Bce prolunga il Quantitative Easing fino a dicembre 2017

Mario Draghi (foto Ansa)

Mario Draghi (foto Ansa)

ROMA – Il programma straordinario di supporto all’economia varato dalla Bce, il quantitative easing,  andrà avanti oltre la sua scadenza del marzo 2017, fino al dicembre del 2017. Ma a partire da aprile del 2017 il ritmo degli acquisti che l’Eurotower affida alle banche centrali nazionali scenderà da 80 a 60 miliardi al mese.

La Banca centrale europea, in una riunione attesissima da tutti i mercati internazionali, ha deciso come da copione di lasciare i tassi invariati: il rifinanziamento principale è al minimo storico di quota zero e quello sui depositi delle banche a -0,4%.

Resta aperta la possibilità di estendere il programma ancora oltre la fine del 2017, finché il consiglio direttivo non sia soddisfatto sul raggiungimento degli obiettivi di inflazione (vicino al 2%, secondo il mandato). Ancora, la Bce non si è legata le mani e ha precisato che potrà tornare ad ampliare l’ammontare degli acquisti, qualora la situazione economica lo rendesse necessario. Apportate anche alcune modifiche ai tecnicismi del programma, che restano da precisare.

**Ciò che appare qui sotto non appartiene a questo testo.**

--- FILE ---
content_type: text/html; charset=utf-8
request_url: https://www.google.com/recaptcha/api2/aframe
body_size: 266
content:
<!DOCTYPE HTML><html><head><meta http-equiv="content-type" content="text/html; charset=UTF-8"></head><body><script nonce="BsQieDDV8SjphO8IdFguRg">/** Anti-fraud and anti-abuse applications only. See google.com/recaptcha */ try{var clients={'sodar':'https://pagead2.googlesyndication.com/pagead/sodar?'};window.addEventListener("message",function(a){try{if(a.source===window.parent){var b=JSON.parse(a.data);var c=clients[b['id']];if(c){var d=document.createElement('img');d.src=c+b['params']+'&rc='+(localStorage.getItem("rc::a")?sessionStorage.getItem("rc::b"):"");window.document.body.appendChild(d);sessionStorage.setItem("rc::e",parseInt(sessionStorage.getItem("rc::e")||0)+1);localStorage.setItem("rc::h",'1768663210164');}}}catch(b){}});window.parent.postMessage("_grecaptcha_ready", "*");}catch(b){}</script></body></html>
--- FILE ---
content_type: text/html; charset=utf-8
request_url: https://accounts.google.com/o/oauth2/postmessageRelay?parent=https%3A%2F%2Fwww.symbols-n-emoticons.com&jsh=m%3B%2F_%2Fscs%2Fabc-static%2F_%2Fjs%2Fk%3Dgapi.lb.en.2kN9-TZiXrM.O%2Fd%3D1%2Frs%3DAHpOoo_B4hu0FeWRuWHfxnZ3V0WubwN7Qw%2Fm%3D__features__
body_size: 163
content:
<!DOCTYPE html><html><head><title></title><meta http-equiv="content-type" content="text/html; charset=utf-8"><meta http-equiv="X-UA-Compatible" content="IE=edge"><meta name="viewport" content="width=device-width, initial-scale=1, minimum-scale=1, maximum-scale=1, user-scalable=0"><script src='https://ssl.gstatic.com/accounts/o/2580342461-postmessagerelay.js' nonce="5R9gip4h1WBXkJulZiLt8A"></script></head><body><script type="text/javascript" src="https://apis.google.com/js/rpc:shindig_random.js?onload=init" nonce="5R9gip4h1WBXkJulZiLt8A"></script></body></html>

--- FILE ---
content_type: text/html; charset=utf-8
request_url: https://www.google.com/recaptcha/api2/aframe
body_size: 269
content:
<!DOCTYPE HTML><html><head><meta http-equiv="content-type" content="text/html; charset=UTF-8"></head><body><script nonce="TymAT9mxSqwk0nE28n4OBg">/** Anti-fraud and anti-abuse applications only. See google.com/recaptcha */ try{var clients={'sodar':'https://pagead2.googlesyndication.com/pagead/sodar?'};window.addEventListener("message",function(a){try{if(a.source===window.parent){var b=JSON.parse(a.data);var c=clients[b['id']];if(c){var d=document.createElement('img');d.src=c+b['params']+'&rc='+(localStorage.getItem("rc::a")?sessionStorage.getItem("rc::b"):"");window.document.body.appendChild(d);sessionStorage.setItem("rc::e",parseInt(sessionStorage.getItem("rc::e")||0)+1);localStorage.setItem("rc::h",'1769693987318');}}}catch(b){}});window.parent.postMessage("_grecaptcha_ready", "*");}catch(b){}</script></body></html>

“Il tapering è fuori questione. Non è stato discusso oggi”, ha chiarito il presidente Mario Draghi, riferendosi alla riduzione degli acquisti di bond al ritmo di 60 miliardi di euro al mese da aprile 2017 e al ‘tapering’ della Federal Reserve. “Non vediamo rischi per la tenuta dell’euro” dalla crisi politica italiana, ha aggiunto il numero uno della Bce, spiegando che le condizioni sono molto cambiate rispetto a pochi anni fa, quando il contagio fra Paesi dell’Eurozona in caso di instabilità era frequente. Draghi ha poi escluso che l’istituto di Francoforte stia aiutando il bilancio italiano con la sua politica monetaria, come accusano alcuni in Germania: “No, ovviamente no. Non siamo di parte”.